**Stated goal**
Print everything in the listing below verbatim, from the line containing "What distance lies between the viewer" down to the end of the listing, with both ends included.

— begin —

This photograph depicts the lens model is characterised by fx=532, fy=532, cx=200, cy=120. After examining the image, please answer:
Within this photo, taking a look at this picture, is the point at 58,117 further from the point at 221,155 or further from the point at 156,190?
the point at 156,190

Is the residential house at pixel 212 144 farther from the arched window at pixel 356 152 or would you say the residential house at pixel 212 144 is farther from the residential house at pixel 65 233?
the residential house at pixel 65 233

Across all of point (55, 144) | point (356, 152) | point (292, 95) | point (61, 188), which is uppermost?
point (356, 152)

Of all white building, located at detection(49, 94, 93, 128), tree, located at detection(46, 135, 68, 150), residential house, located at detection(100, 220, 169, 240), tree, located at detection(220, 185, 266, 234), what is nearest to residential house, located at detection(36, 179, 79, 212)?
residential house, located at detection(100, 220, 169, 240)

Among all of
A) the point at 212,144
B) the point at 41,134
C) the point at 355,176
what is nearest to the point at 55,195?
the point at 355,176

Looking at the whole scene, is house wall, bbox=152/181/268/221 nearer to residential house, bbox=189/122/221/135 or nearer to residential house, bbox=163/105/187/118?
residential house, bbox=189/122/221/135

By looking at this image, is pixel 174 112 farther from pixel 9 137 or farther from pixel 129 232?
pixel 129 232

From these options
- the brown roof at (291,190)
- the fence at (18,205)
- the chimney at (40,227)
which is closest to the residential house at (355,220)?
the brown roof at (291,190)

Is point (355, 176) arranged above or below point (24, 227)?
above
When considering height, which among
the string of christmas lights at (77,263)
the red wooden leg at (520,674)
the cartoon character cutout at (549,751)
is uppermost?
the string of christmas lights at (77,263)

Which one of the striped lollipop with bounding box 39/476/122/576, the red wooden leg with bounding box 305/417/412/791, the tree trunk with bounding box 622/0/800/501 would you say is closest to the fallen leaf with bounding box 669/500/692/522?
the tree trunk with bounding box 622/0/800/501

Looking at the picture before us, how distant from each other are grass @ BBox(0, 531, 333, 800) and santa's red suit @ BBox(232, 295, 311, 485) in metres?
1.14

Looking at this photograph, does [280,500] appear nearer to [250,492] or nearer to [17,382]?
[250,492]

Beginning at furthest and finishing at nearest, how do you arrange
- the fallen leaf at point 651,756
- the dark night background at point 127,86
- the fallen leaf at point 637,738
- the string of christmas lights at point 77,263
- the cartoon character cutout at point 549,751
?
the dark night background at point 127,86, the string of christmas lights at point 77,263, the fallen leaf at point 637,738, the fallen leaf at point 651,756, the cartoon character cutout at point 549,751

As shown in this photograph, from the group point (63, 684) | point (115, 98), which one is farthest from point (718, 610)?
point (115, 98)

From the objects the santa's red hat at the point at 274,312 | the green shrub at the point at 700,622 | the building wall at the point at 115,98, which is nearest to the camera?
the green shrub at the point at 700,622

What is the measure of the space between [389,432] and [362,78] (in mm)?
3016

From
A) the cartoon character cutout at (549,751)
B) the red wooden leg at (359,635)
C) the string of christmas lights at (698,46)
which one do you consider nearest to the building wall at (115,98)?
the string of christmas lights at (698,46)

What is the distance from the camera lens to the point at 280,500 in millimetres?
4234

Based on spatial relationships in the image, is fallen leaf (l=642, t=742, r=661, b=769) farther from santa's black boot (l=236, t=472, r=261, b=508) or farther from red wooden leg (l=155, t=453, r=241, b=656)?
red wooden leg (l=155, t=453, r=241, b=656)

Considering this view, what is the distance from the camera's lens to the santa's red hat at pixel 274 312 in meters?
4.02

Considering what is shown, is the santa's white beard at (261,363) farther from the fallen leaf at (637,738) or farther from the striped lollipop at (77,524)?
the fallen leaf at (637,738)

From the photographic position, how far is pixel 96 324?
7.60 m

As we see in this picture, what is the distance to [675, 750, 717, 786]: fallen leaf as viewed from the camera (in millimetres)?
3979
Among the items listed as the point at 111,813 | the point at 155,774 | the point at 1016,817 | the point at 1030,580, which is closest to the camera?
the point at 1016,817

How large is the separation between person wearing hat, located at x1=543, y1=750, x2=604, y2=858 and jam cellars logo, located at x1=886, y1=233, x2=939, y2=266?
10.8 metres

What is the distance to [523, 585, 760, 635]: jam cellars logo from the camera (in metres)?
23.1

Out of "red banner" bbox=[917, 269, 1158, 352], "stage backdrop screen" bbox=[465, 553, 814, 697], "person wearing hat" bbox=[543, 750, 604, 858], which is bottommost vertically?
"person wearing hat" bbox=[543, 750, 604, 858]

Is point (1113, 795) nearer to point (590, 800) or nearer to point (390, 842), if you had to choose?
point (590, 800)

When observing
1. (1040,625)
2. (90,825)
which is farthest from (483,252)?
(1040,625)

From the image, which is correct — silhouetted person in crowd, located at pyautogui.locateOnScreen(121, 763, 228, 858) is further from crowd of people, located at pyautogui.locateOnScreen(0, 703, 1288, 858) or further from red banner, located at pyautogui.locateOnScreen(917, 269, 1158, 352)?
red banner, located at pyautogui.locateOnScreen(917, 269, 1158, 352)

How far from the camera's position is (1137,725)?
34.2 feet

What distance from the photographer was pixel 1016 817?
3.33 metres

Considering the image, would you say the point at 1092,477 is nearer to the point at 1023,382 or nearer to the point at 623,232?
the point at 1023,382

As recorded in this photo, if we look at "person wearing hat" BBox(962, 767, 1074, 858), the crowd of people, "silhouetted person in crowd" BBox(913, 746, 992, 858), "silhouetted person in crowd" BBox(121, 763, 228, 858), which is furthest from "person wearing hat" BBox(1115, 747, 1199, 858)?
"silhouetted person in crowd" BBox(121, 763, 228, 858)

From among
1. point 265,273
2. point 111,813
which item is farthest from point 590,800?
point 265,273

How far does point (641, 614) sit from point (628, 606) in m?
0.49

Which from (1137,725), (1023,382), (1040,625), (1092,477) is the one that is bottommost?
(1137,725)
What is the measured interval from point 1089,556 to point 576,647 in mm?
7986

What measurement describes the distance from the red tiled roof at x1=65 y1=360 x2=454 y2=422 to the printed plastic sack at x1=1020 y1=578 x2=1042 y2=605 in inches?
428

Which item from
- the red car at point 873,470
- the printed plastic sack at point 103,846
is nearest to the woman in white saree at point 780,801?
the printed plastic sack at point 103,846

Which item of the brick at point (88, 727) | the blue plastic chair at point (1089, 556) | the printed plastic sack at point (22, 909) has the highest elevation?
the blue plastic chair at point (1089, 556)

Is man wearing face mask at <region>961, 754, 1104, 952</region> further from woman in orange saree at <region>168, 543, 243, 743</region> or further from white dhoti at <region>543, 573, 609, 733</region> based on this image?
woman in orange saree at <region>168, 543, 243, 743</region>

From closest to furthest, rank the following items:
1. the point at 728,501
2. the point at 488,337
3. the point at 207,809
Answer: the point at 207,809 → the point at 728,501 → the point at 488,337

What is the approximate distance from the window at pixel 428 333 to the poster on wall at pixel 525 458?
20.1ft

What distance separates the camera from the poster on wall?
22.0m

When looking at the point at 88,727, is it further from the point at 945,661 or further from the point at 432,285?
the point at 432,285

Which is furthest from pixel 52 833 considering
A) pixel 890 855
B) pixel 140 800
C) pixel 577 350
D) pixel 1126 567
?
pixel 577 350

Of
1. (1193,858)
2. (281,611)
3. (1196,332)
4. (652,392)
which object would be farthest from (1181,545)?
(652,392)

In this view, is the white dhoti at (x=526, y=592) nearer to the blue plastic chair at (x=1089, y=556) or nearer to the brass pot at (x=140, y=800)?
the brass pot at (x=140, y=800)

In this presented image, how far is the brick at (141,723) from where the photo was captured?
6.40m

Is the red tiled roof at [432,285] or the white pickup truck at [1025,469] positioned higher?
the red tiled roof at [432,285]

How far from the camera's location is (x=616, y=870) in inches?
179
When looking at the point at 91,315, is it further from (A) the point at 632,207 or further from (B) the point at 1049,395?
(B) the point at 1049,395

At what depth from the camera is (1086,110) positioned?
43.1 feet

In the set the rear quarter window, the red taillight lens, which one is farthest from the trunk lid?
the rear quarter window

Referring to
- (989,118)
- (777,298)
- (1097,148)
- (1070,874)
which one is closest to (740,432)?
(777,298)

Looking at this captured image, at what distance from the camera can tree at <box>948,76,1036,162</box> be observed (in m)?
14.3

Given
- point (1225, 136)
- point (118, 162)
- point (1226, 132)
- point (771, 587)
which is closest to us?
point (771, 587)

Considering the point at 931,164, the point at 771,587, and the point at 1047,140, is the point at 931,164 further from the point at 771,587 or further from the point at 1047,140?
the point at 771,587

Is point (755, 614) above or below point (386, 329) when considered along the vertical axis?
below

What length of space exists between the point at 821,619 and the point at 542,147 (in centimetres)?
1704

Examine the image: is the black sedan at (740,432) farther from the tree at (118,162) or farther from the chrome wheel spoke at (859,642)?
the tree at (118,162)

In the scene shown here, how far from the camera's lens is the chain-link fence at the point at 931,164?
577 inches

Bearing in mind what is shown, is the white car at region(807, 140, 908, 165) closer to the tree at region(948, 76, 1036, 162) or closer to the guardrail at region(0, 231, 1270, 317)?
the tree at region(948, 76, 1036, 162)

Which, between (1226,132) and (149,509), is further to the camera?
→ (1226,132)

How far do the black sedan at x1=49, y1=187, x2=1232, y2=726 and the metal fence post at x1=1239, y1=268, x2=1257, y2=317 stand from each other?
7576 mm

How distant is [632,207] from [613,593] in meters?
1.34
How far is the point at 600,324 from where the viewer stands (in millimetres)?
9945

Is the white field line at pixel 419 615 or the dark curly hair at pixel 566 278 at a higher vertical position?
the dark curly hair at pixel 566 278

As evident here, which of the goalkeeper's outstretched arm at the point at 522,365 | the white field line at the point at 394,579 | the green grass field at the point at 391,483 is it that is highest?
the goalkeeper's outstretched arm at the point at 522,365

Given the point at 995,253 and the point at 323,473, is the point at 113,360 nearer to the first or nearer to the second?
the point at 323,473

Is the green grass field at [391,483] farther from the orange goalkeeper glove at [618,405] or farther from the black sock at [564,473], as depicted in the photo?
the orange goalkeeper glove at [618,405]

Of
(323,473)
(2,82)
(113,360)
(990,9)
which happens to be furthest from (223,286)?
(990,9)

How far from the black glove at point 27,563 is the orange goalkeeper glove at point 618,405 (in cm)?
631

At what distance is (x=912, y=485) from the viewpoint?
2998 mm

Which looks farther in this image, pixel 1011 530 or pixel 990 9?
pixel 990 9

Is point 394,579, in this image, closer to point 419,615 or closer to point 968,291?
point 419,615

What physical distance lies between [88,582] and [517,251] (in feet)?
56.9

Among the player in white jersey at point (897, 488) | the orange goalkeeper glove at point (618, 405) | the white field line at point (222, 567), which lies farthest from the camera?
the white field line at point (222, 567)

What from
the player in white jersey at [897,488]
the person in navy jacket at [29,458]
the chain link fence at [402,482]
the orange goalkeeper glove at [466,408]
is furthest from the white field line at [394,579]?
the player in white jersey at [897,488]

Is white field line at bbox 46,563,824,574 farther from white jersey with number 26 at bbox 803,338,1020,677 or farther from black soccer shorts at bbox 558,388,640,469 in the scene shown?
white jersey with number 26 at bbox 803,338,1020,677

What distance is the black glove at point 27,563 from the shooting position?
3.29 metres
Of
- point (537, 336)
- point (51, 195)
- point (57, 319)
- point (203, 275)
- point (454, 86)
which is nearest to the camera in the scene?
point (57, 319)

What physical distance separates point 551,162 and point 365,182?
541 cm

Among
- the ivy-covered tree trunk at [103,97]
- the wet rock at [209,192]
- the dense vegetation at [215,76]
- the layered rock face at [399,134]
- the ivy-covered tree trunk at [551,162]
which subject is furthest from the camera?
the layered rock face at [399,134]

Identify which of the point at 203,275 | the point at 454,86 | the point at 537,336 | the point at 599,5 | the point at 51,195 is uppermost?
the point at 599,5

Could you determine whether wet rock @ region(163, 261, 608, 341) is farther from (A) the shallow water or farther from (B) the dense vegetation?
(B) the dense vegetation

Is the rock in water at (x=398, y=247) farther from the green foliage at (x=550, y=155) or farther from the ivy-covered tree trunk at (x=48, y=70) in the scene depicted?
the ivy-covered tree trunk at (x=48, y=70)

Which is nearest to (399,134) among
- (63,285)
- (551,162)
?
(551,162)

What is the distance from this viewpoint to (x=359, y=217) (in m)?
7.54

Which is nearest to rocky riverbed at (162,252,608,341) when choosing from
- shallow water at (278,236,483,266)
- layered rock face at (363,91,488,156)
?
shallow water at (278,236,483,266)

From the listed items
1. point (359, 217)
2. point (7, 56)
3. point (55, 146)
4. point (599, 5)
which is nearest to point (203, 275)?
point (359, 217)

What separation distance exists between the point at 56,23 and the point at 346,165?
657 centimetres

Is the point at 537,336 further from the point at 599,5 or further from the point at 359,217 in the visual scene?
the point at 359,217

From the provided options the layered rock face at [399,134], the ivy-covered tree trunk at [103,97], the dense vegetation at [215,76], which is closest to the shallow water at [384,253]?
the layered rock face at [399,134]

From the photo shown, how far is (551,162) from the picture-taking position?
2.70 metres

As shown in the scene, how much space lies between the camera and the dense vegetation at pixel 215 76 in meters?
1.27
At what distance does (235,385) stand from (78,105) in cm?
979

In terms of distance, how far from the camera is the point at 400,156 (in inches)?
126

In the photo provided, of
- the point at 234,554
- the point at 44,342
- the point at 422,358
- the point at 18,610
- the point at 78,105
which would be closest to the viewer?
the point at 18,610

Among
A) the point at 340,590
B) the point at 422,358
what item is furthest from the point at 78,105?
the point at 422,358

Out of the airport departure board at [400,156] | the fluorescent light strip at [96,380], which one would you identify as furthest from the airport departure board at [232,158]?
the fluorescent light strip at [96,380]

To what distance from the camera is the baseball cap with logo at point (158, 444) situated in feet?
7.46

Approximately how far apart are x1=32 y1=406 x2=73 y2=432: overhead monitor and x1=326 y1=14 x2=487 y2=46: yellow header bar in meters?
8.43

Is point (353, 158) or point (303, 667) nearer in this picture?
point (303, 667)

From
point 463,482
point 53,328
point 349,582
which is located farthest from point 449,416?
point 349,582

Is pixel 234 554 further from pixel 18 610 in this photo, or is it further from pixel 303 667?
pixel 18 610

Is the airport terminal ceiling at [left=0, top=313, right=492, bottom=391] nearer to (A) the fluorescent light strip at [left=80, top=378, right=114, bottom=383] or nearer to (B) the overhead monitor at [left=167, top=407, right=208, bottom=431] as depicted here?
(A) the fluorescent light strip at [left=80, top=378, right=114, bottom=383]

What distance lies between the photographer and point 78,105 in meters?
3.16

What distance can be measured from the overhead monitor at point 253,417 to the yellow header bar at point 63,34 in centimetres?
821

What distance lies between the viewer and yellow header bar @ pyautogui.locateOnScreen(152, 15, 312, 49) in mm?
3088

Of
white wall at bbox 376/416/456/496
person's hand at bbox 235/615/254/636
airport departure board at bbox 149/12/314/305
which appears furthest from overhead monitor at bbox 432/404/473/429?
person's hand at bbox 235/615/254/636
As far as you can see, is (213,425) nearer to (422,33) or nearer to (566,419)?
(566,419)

— end —

**Written response**
What distance lies between the viewer and yellow header bar @ pyautogui.locateOnScreen(152, 15, 312, 49) in mm?
3088

Of
white wall at bbox 376/416/456/496
person's hand at bbox 235/615/254/636
airport departure board at bbox 149/12/314/305
which appears furthest from overhead monitor at bbox 432/404/473/429?
person's hand at bbox 235/615/254/636
As far as you can see, is (213,425) nearer to (422,33) or nearer to (566,419)?
(566,419)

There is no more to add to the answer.